**WHAT IS ASKED**
Please give these items again with "pink rose" substituted by "red rose" everywhere and nothing else changed, leaving the pictures out of your answer.
========================================
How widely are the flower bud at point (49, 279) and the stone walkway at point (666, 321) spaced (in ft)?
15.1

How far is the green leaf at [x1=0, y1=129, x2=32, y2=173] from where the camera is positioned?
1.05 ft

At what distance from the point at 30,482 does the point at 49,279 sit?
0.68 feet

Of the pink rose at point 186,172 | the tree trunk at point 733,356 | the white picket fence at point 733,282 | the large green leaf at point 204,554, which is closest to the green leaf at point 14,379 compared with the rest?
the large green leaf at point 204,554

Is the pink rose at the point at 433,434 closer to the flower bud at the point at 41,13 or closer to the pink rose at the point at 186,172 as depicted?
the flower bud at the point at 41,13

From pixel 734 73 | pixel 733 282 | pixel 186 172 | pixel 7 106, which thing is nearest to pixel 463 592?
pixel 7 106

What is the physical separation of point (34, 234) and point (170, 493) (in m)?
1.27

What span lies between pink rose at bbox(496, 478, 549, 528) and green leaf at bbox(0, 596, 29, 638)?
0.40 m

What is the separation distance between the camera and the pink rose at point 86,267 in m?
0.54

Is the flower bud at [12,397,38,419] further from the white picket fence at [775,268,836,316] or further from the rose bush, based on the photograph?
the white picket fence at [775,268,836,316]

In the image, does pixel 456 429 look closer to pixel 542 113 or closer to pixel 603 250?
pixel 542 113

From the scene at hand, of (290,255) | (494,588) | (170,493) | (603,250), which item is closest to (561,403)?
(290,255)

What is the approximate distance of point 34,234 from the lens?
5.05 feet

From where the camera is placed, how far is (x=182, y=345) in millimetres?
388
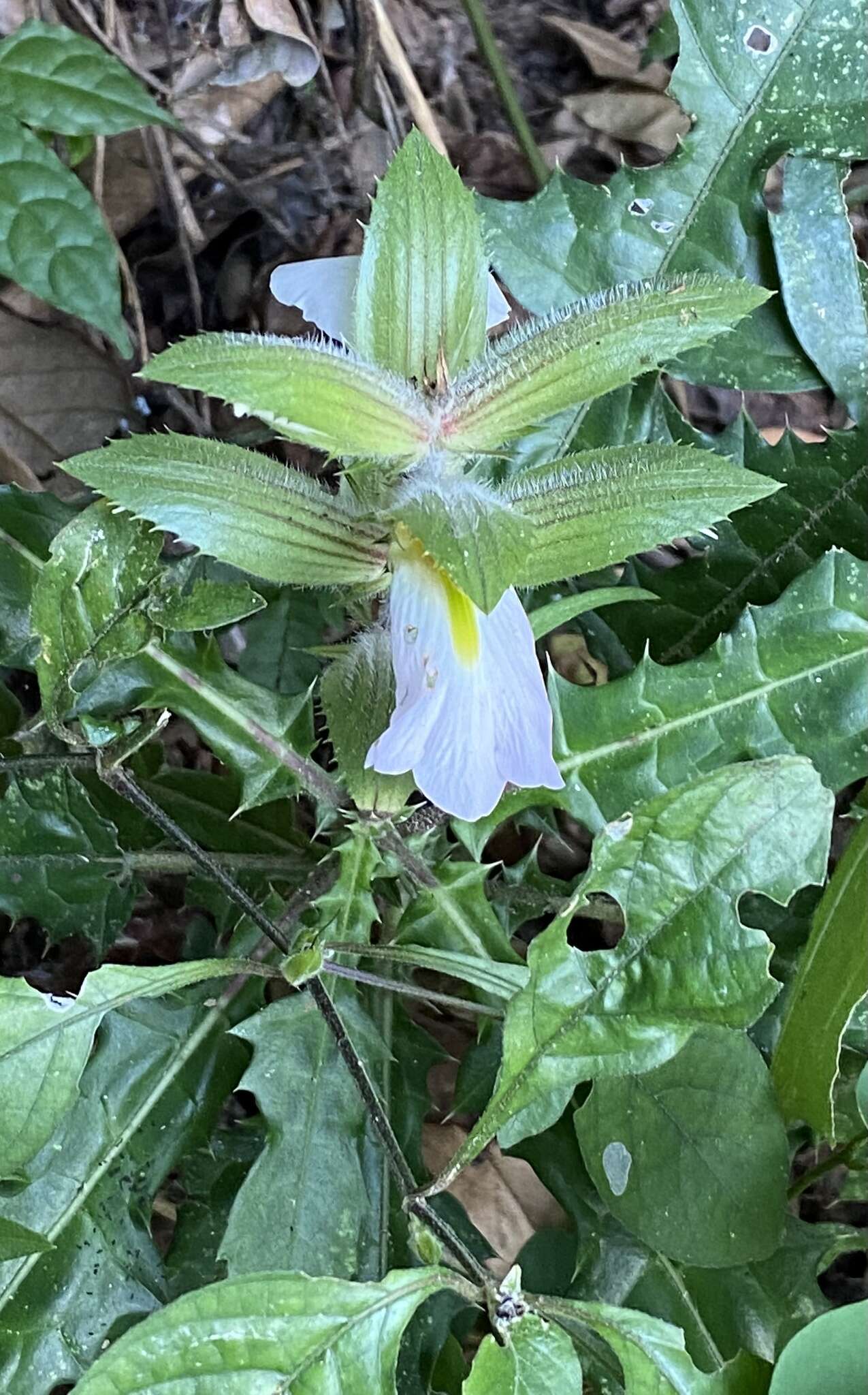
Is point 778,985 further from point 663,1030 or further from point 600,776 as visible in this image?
========================================
**FINISHED EXERCISE**
How widely are the flower bud at point (49, 279) and the stone walkway at point (666, 321) spaced (in ft)?
15.1

How far is the green leaf at [x1=0, y1=129, x2=32, y2=173] from where the camera is positioned?
1.05 ft

At what distance from the point at 30,482 does the point at 49,279 sit?
0.68 feet

Of the red rose at point 186,172 | the tree trunk at point 733,356 | the white picket fence at point 733,282 | the large green leaf at point 204,554, which is closest to the green leaf at point 14,379 compared with the rest?
the large green leaf at point 204,554

Is the red rose at the point at 433,434 closer to the flower bud at the point at 41,13 or closer to the red rose at the point at 186,172 as depicted?
the flower bud at the point at 41,13

From pixel 734 73 | pixel 733 282 | pixel 186 172 | pixel 7 106, which thing is nearest to pixel 463 592?
pixel 7 106

What is the physical separation of point (34, 234) and point (170, 493) (in m)?
1.27

What span lies between red rose at bbox(496, 478, 549, 528) and green leaf at bbox(0, 596, 29, 638)?
0.40 m

What is the separation distance between the camera and the red rose at point 86,267 in m?
0.54

Is the flower bud at [12,397,38,419] further from the white picket fence at [775,268,836,316] or further from the rose bush, based on the photograph?
the white picket fence at [775,268,836,316]

In the image, does pixel 456 429 look closer to pixel 542 113 or closer to pixel 603 250?
pixel 542 113

From the scene at hand, of (290,255) | (494,588) | (170,493) | (603,250), which item is closest to (561,403)?
(290,255)

What is the approximate distance of point 34,234 from the lens?
5.05 feet

From where the camera is placed, how far is (x=182, y=345) in millimetres?
388
Is point 778,985 further from point 663,1030 or further from point 600,776 as visible in this image?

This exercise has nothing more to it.